Consigna: Resume en dos oraciones el fragmento sobre Beethoven y la música romántica.

Fragmento:
Ver para creer. Oír para dudar.


Desde el gran Bach hasta Beethoven, la música, el canto y el baile, fueron siempre juntos como amigos inseparables. Fue la Tercera Sinfonía, la que los separó; empezando por abrir entre ellos hondas simas de sombra, oscuros abismos de soledad y de silencio. "Yo me entiendo y bailo solo", parecía decirnos Beethoven, cuando, en realidad, ni se entendía ni bailaba de ninguna manera. Pero le dió a la Música una nueva Poesía, como el Romanticismo le había dado, desde Chateaubriand a Baudelaire, a la Poesía, una nueva Música. Beethoven descubrió o inventó la música romántica porque fue el primero que la hizo cuestión de si misma: cuestión o problema total poético y no solución visual, parcialmente cantada, bailada o cantada. Beethoven pasó el contrabando poético de la soledad y del silencio por las fronteras espaciales de la geometría musical, cantante, sonante bailarina. Por eso nos parece quo la música de Beethoven, cuando se calla, se tapa los ojos. La de Chopin, se muerde los labios.

Datos disponibles:
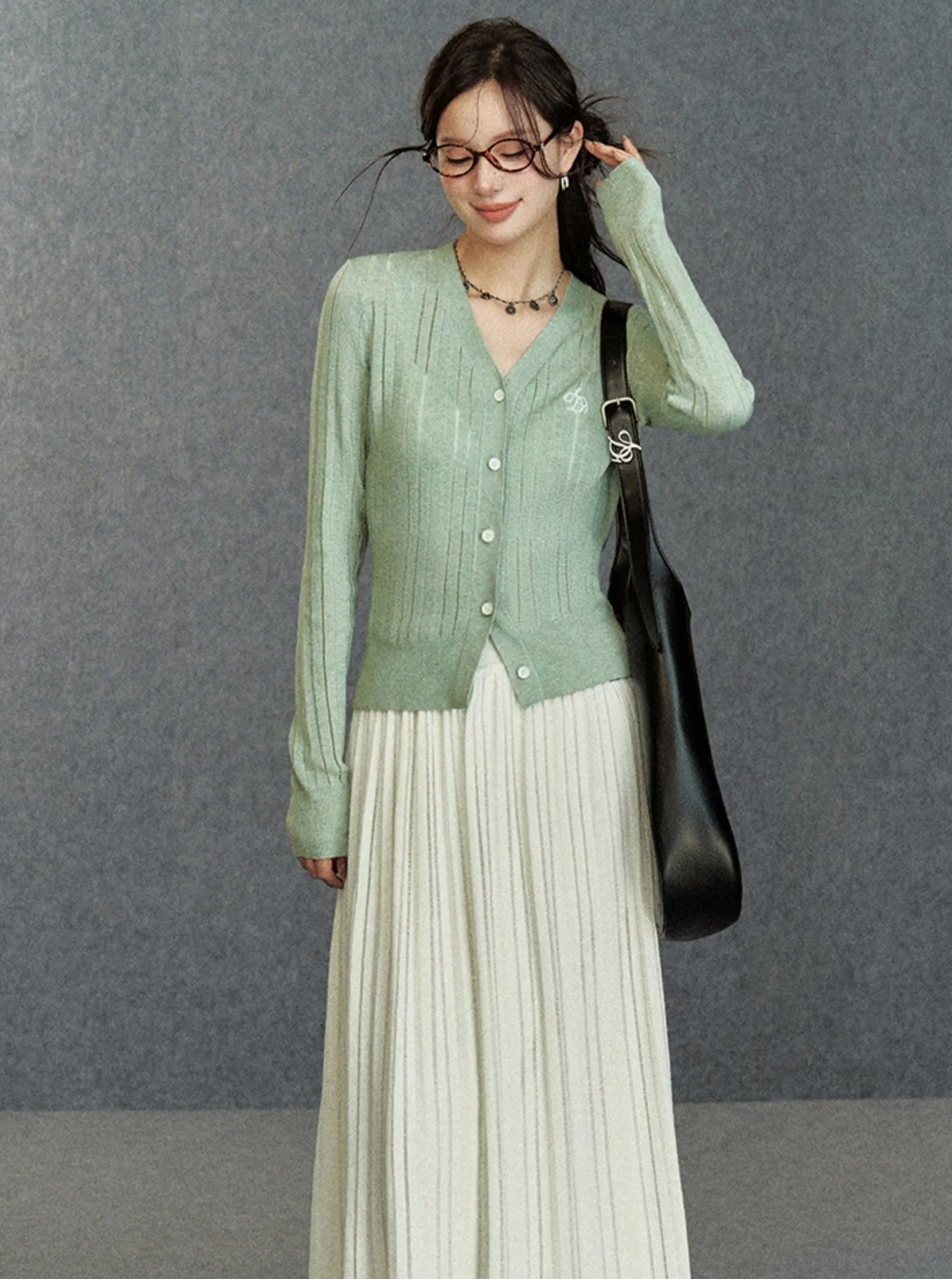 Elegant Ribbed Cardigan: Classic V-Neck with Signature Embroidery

* * *

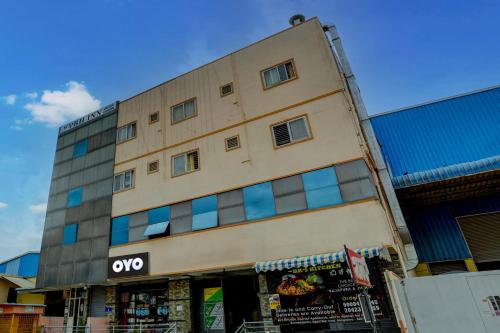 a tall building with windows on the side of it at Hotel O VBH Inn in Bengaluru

Respuesta: Desde Bach hasta Beethoven, la música, el canto y el baile fueron siempre juntos, hasta que la Tercera Sinfonía los separó. Beethoven descubrió o inventó la música romántica al hacerla cuestión de sí misma, le dio a la Música una nueva Poesía y pasó la soledad y el silencio por las fronteras de la geometría musical.